PARIS, AUGUST 1: France’s civil aviation authority said on Tuesday Air France Concorde flights would remain suspended until further notice following last week’s disaster.
"The decision by the Transport Minister to suspend Concorde flights remains in force," said a spokesman for the authority, the DGAC.
Transport Minister Jean-Claude Gayssot had asked the DGAC and other experts to draw up additional safety measures that would allow the flag carrier to resume operations with its five remaining Concordes, grounded since last Tuesday’s accident.

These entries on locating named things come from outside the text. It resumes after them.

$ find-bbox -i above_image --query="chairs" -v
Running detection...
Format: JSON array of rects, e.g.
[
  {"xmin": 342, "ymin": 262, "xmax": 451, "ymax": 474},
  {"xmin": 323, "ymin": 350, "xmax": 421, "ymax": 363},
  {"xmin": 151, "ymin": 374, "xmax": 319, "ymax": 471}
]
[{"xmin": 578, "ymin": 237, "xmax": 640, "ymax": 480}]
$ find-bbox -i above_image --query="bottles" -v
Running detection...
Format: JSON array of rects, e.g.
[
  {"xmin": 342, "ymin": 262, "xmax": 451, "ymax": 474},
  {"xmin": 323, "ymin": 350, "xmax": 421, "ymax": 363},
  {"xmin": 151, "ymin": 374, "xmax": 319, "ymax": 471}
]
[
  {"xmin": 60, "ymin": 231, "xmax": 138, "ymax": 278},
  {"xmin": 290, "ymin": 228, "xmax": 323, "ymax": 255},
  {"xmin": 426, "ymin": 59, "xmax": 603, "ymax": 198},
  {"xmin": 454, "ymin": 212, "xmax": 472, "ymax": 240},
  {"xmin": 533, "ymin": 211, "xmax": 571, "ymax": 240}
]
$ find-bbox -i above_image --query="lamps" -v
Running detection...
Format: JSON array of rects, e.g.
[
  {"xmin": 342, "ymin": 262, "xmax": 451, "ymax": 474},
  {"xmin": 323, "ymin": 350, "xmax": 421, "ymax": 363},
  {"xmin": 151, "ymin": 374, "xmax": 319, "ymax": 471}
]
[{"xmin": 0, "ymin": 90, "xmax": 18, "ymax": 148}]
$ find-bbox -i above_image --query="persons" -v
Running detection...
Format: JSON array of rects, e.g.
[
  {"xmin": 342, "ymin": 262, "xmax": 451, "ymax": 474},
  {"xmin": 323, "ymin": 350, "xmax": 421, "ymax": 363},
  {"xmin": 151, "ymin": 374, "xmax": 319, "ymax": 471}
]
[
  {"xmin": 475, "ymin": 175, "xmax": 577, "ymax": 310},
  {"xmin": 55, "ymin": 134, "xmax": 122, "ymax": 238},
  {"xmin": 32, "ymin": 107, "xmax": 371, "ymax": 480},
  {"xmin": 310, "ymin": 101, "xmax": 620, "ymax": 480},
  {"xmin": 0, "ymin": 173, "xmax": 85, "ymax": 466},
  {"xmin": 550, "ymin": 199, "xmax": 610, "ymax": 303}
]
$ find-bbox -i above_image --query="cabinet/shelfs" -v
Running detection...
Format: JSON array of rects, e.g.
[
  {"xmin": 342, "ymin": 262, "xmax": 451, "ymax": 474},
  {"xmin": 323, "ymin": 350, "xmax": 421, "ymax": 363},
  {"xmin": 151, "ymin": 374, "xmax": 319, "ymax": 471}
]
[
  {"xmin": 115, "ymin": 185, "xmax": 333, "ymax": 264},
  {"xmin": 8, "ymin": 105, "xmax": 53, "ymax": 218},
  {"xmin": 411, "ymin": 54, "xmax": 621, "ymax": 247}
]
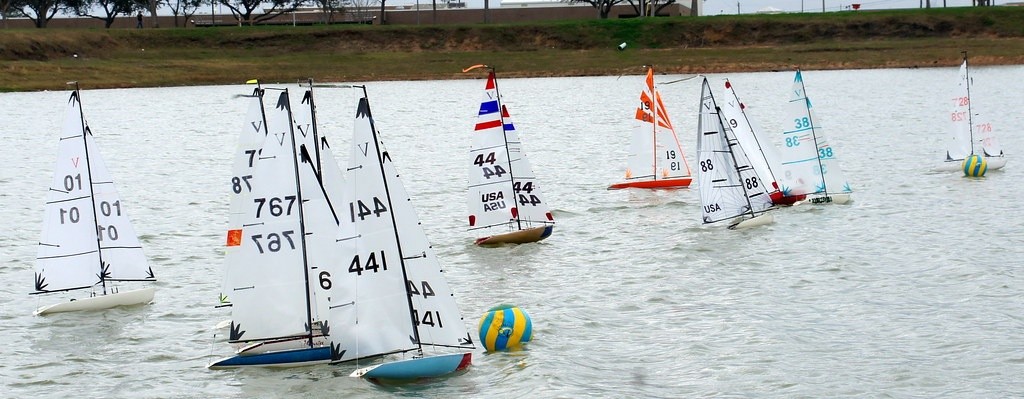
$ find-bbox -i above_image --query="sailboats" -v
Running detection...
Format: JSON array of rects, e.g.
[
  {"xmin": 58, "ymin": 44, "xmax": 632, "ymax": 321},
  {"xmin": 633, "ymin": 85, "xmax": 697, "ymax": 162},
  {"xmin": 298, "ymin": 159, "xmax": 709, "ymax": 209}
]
[
  {"xmin": 779, "ymin": 65, "xmax": 854, "ymax": 207},
  {"xmin": 605, "ymin": 63, "xmax": 694, "ymax": 190},
  {"xmin": 692, "ymin": 74, "xmax": 789, "ymax": 232},
  {"xmin": 455, "ymin": 64, "xmax": 556, "ymax": 246},
  {"xmin": 306, "ymin": 84, "xmax": 480, "ymax": 381},
  {"xmin": 926, "ymin": 50, "xmax": 1007, "ymax": 173},
  {"xmin": 203, "ymin": 73, "xmax": 387, "ymax": 370},
  {"xmin": 719, "ymin": 76, "xmax": 808, "ymax": 209},
  {"xmin": 25, "ymin": 80, "xmax": 158, "ymax": 316}
]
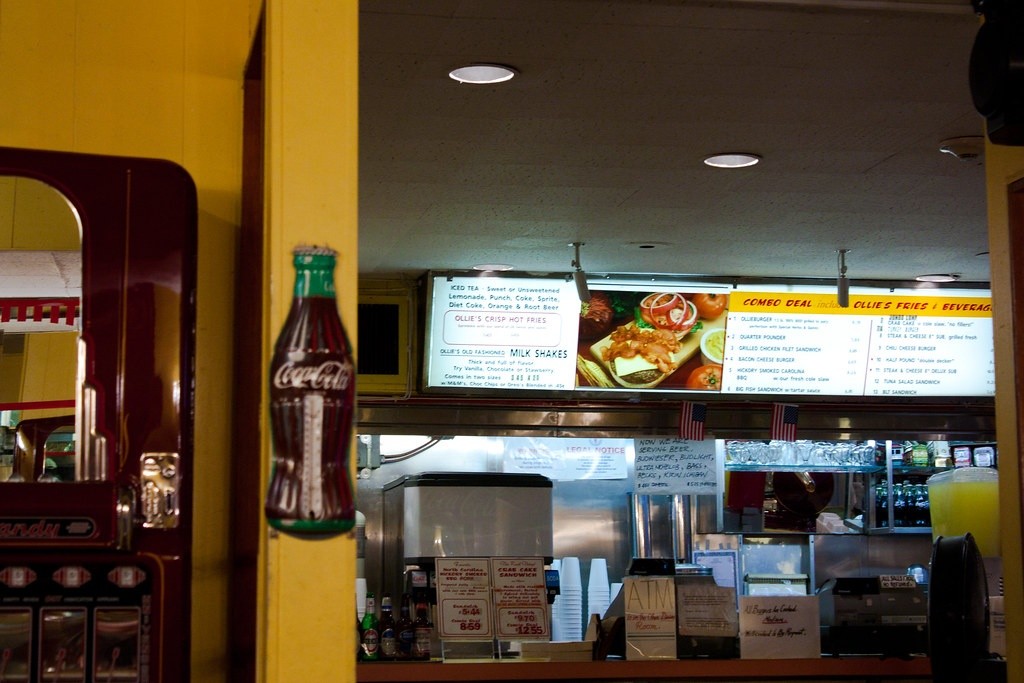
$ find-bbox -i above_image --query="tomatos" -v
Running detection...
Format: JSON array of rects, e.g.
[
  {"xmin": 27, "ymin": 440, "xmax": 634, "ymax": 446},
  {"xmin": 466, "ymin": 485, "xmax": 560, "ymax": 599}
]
[
  {"xmin": 685, "ymin": 363, "xmax": 722, "ymax": 391},
  {"xmin": 692, "ymin": 293, "xmax": 728, "ymax": 320}
]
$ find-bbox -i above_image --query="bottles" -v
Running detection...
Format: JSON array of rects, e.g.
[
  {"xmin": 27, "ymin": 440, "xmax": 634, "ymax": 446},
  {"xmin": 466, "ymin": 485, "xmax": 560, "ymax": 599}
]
[
  {"xmin": 265, "ymin": 247, "xmax": 355, "ymax": 535},
  {"xmin": 876, "ymin": 480, "xmax": 932, "ymax": 527},
  {"xmin": 414, "ymin": 592, "xmax": 431, "ymax": 661},
  {"xmin": 360, "ymin": 591, "xmax": 379, "ymax": 660},
  {"xmin": 397, "ymin": 593, "xmax": 413, "ymax": 661},
  {"xmin": 378, "ymin": 593, "xmax": 396, "ymax": 661}
]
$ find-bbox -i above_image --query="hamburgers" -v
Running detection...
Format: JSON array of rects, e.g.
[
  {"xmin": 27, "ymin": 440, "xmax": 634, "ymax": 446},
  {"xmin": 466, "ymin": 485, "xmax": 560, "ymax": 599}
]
[{"xmin": 602, "ymin": 289, "xmax": 704, "ymax": 389}]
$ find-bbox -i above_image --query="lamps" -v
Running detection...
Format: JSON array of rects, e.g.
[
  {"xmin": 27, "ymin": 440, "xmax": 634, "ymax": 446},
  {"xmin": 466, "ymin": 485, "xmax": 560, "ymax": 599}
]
[
  {"xmin": 837, "ymin": 248, "xmax": 849, "ymax": 308},
  {"xmin": 567, "ymin": 243, "xmax": 592, "ymax": 302}
]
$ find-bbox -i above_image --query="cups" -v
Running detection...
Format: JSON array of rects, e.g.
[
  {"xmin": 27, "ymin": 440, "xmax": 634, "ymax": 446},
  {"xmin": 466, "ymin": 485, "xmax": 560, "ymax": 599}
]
[
  {"xmin": 729, "ymin": 441, "xmax": 873, "ymax": 466},
  {"xmin": 551, "ymin": 556, "xmax": 623, "ymax": 642}
]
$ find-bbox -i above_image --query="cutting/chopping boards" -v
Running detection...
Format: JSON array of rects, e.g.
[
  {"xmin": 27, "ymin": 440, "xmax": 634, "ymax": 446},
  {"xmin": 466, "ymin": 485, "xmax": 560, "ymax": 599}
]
[{"xmin": 590, "ymin": 319, "xmax": 701, "ymax": 389}]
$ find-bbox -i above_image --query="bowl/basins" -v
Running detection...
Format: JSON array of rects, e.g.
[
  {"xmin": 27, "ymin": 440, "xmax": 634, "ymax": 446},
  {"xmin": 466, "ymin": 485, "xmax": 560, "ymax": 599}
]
[{"xmin": 700, "ymin": 328, "xmax": 725, "ymax": 366}]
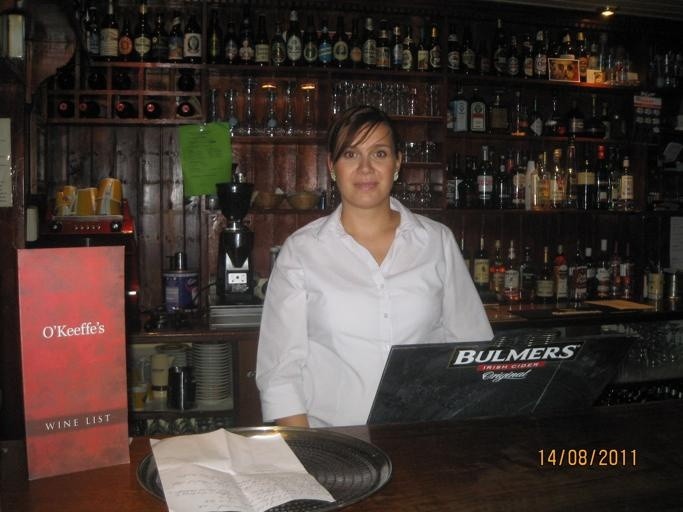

The DGAC spokesman said earlier that technical experts had not been able to draft such measures, given that accident investigators were so far unable to establish the chain of events that led the supersonic airliner to crash in flames.
All 109 people on board and four on the ground were killed when the Concorde crashed in flames within two minutes of take off on a flight from Roissy-Charles de Gaulle airport to New York and plunged into a hotel in the town of Gonesse.
Most of the dead from the crash, the first of a Concorde in more than 20 years of service, were German tourists.
French investigators have established that one, or possibly two, of the plane’s tyres had burst, that there was intense fire probably caused by a major fuel leak and that there were problems with the landing gear and two of the four engines.
But Alain Monnier, head of a commission of inquiry appointed by Gayssot, said on Monday that the link between those elements remained unclear.
"For the moment, we don’t know how to construct the slightest scenario for linking these phenomena to each other," he said.
Monnier’s commission is assisting the official French Accident Investigation Bureau (BEA) in the technical probe. The DGAC announcement was a blow to Air France, which has been under pressure get its Concordes flying again.
The world’s only other Concorde operator British Airways resumed its flights within 24 hours of the accident. British Airways has insisted that its Concordes are safe, but on Sunday it suffered two embarrassing problems with the distinctive, needle-nosed aircraft.
One Concorde flying from London to New York had to divert to Gander, New Foundland after the crew smelled fuel in the cabin, while a second plane was grounded in London due to a refuelling fault.
British Airways said on Monday it had found no evidence of a fuel leak in the plane diverted to Gander and had flown the aircraft to London for further examination.